* _STUDY TEXT_
How did illegal abortions spur the push for medical licensing in the 19th Century?

john_t-_hoffman_portrait_by_jacob_lazarus
John T. Hoffman Governor of New York vetoed the medical licensing law in 1872

In late August 1872 in New York City, a young pregnant woman named Alice Augusta Bowlsby read an advertisement in the newspaper for a Dr. Ascher. The advertisement stated that Dr. Ascher could help “[l]adies in trouble, guaranteed immediate relief, sure and safe; no fee required until perfectly satisfied; elegant rooms and nursing provided.”[1] Bowlsby went to Ascher’s office where he performed an abortion. Bowlsby died from Ascher’s botched abortion, and her tragic death provided an opportunity for New York’s organized Regulars to open the debate for medical licensing.

* _WORK TASK 1_
Answer from the text on nineteenth-century medical licensing:
(a) Who vetoed the medical licensing law in 1872?
(b) Where did Alice Augusta Bowlsby read the advertisement for Dr. Ascher?
(c) Which group used Bowlsby's death to open the debate for medical licensing?
* _WORK TASK 2_
In the text on nineteenth-century medical licensing, print the part that opens with the words containing "john_t-_hoffman_portrait_by_jacob_lazarus" and closes with "for medical licensing.".
* _WORK TASK 3_
Proceed with the text on nineteenth-century medical licensing from the point at which it stops.
The lines that come next are not required for this work.

* _DATASET_
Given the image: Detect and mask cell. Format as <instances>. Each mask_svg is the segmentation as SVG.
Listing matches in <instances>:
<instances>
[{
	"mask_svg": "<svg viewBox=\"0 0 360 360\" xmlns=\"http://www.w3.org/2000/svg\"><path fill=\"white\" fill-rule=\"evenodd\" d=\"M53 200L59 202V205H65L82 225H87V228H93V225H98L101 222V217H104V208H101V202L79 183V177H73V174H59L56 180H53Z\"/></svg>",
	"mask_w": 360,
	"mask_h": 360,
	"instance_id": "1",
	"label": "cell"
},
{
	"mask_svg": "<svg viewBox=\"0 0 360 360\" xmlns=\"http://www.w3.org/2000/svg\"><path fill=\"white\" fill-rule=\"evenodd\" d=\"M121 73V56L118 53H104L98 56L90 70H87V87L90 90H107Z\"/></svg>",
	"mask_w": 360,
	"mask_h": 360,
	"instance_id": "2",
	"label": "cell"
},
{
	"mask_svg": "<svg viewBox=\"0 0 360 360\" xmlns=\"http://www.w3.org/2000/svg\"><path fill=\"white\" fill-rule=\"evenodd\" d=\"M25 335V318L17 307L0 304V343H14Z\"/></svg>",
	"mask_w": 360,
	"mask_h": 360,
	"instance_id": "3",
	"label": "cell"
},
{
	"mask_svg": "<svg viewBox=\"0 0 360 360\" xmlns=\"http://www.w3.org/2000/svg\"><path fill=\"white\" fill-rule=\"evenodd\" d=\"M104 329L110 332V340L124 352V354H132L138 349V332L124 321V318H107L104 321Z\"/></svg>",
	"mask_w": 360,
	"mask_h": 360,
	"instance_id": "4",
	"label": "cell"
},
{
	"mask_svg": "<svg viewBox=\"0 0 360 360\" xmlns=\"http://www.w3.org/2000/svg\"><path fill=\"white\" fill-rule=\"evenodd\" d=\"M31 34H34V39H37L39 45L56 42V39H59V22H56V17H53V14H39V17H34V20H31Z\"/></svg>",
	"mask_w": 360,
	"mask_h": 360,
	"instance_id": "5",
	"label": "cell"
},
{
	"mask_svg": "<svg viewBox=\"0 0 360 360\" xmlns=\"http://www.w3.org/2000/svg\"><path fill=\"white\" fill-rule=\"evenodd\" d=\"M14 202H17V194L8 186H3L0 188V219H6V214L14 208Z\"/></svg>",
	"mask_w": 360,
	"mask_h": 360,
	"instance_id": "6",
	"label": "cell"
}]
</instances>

* _REPLY 1_
(a) John T. Hoffman, Governor of New York
(b) In the newspaper
(c) New York's organized Regulars

* _REPLY 2_
john_t-_hoffman_portrait_by_jacob_lazarus
John T. Hoffman Governor of New York vetoed the medical licensing law in 1872

In late August 1872 in New York City, a young pregnant woman named Alice Augusta Bowlsby read an advertisement in the newspaper for a Dr. Ascher. The advertisement stated that Dr. Ascher could help “[l]adies in trouble, guaranteed immediate relief, sure and safe; no fee required until perfectly satisfied; elegant rooms and nursing provided.”[1] Bowlsby went to Ascher’s office where he performed an abortion. Bowlsby died from Ascher’s botched abortion, and her tragic death provided an opportunity for New York’s organized Regulars to open the debate for medical licensing.

* _REPLY 3_
Bowlsby’s death captured the attention of the New York Times and the New York Herald because the details of her death were incredibly salacious. After Bowlsby died, Ascher attempted to hide the woman’s death by shipping her body in a ramshackle trunk to Chicago by train. After an alert railroad employee searched the trunk, police authorities were quickly contacted and conducted an autopsy on the body. The coroner determined that the young woman died from several “severe lacerations” that “had been sustained in the attempt to affect an abortion.” The police quickly ascertained the identity of the young women and tracked down Jacob Rosenzweig, a 39-year-old Polish physician. The police learned that Rosenzweig practiced in New York City under the name Dr. Ascher.[2]

Read the rest of the article at DailyHistory.org.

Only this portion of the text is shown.